Sure, the youngsters in writer/director Eskil Vogt’s new Norwegian horror The Innocents look more like the icy blondes of Village of the Damned, but his film shares much more than just a title with Clayton’s masterpiece.
Vogt’s first triumph is his casting. Rakel Lenora Fløttum is Ida, a cherubic blonde 9-year-old idly wandering the tower block of her family’s new apartment. She doesn’t know anyone yet and doesn’t really want to play with her older sister Anna (Alva Brynsmo Ramstad), whose nonspeaking Autism keeps Ida from seeing her as truly human.
As Ida explores the area and the looming forest just beyond, Vogt’s observant camera builds atmosphere and dread. The tower block itself is a menacing presence forever in the background, the trees on all sides penning in these children on the loose.
Unnerving cinematography from Sturla Brandeth Grøvlen (Another Round) makes tiny children appear like playthings in the foreground of towering, watching buildings. Aerials of children on bicycles, their shadows seeming to be moving the bikes, unnerve and beguile.
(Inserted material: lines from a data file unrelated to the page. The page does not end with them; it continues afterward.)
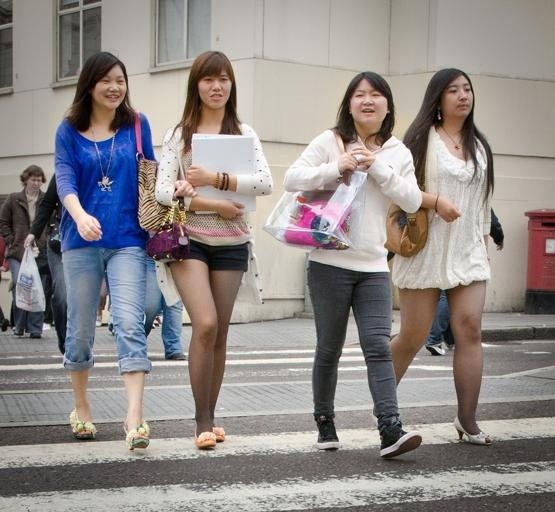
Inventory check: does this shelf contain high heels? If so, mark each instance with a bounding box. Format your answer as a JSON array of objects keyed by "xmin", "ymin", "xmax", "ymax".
[{"xmin": 453, "ymin": 414, "xmax": 491, "ymax": 447}]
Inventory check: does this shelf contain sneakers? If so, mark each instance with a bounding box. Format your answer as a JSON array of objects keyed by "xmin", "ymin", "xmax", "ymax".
[
  {"xmin": 213, "ymin": 427, "xmax": 227, "ymax": 442},
  {"xmin": 124, "ymin": 415, "xmax": 149, "ymax": 450},
  {"xmin": 2, "ymin": 319, "xmax": 44, "ymax": 340},
  {"xmin": 378, "ymin": 429, "xmax": 424, "ymax": 458},
  {"xmin": 69, "ymin": 408, "xmax": 95, "ymax": 440},
  {"xmin": 161, "ymin": 349, "xmax": 187, "ymax": 362},
  {"xmin": 424, "ymin": 342, "xmax": 447, "ymax": 358},
  {"xmin": 193, "ymin": 426, "xmax": 215, "ymax": 449},
  {"xmin": 314, "ymin": 414, "xmax": 340, "ymax": 450}
]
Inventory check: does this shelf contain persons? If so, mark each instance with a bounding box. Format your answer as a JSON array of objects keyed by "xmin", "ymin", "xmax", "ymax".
[
  {"xmin": 390, "ymin": 68, "xmax": 494, "ymax": 447},
  {"xmin": 0, "ymin": 164, "xmax": 189, "ymax": 362},
  {"xmin": 152, "ymin": 51, "xmax": 273, "ymax": 450},
  {"xmin": 282, "ymin": 71, "xmax": 423, "ymax": 460},
  {"xmin": 425, "ymin": 207, "xmax": 504, "ymax": 355},
  {"xmin": 54, "ymin": 52, "xmax": 158, "ymax": 451}
]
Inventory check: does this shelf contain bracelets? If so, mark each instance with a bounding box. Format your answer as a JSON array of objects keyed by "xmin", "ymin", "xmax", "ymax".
[
  {"xmin": 212, "ymin": 171, "xmax": 230, "ymax": 191},
  {"xmin": 434, "ymin": 194, "xmax": 440, "ymax": 212}
]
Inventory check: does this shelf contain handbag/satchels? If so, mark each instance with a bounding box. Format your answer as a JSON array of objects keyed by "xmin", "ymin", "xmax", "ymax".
[
  {"xmin": 263, "ymin": 169, "xmax": 369, "ymax": 253},
  {"xmin": 383, "ymin": 197, "xmax": 429, "ymax": 257},
  {"xmin": 46, "ymin": 222, "xmax": 62, "ymax": 254},
  {"xmin": 144, "ymin": 222, "xmax": 189, "ymax": 262},
  {"xmin": 136, "ymin": 158, "xmax": 186, "ymax": 230}
]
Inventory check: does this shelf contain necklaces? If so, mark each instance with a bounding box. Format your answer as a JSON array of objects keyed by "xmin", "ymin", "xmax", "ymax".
[
  {"xmin": 90, "ymin": 117, "xmax": 116, "ymax": 193},
  {"xmin": 441, "ymin": 124, "xmax": 466, "ymax": 153}
]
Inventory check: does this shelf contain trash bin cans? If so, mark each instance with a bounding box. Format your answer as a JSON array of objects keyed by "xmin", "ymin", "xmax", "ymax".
[{"xmin": 523, "ymin": 208, "xmax": 555, "ymax": 315}]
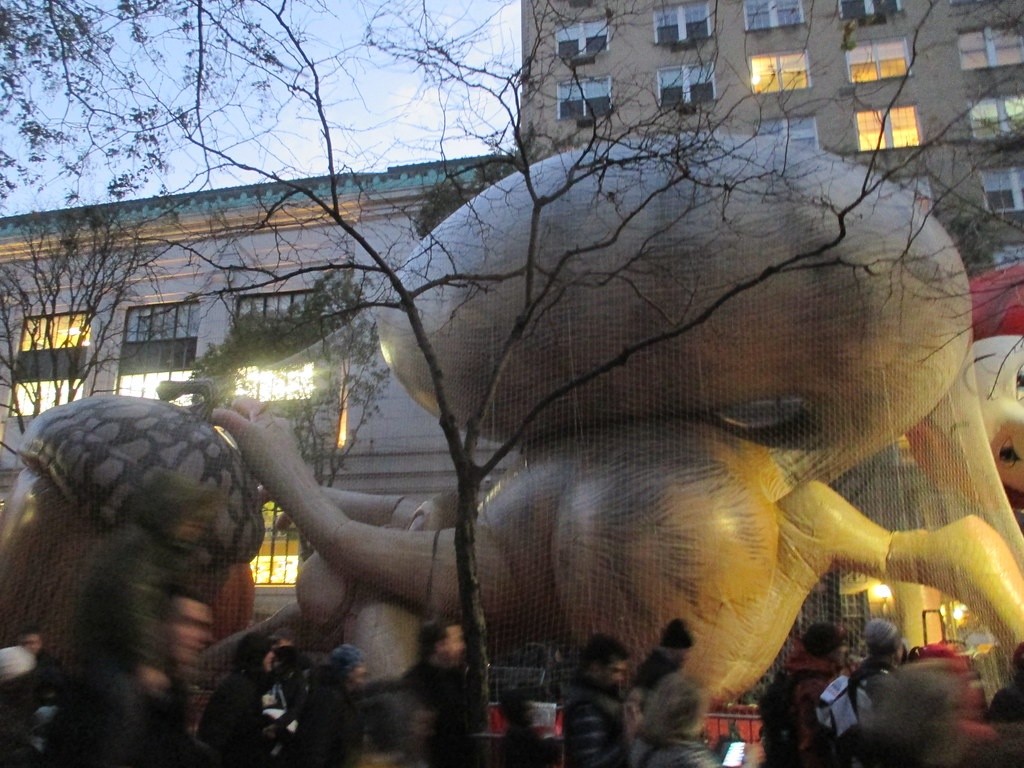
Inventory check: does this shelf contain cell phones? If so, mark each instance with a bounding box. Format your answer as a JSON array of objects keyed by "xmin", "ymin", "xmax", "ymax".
[{"xmin": 721, "ymin": 741, "xmax": 746, "ymax": 768}]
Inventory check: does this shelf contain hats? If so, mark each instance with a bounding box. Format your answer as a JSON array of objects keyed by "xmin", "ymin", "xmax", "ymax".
[
  {"xmin": 864, "ymin": 618, "xmax": 902, "ymax": 656},
  {"xmin": 325, "ymin": 643, "xmax": 367, "ymax": 673},
  {"xmin": 803, "ymin": 621, "xmax": 848, "ymax": 656},
  {"xmin": 1, "ymin": 646, "xmax": 39, "ymax": 685},
  {"xmin": 659, "ymin": 617, "xmax": 699, "ymax": 648}
]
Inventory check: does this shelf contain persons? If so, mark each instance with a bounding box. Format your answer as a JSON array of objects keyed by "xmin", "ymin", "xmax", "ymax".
[{"xmin": 0, "ymin": 464, "xmax": 1024, "ymax": 768}]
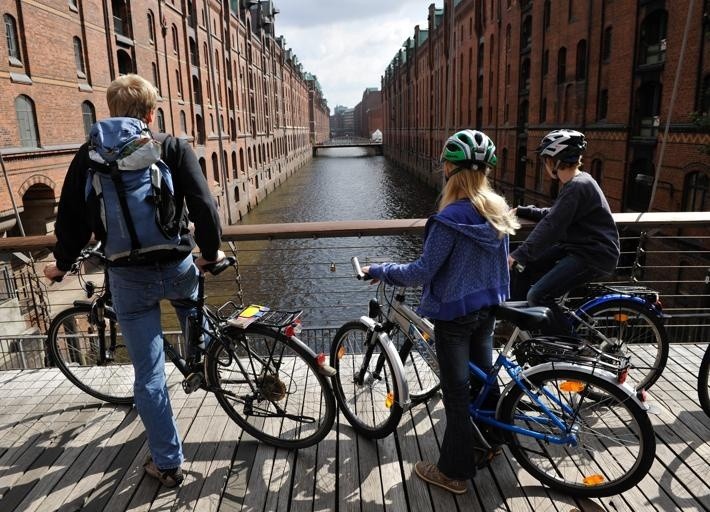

Slowly, Vogt unveils the reality of the situation. We learn as the children learn, and we take on their curiosity and logic as we do so. Because there are several children in this complex who have some unexpected powers. Anna discovers hers through a little neighbor girl (Mina Yasmi Bremseth Asheim) who can read her thoughts.
Ida learns that her own new friend Ben (Sam Ashraf) may not have the right temperament for his gifts.
What unfolds is an observant and often terrifying origin story of sorts. The Innocents plays like a superhero story told with none of the drama, though an awful lot of horror. These children first thrill as their abilities blossom with camaraderie and commonality. Then comes the tricky test of good and evil.
On display with unblinking eye is the casual brutality of childhood. The Innocents is a film that sneaks up on you, rattles you, and sticks around for a while after the credits roll.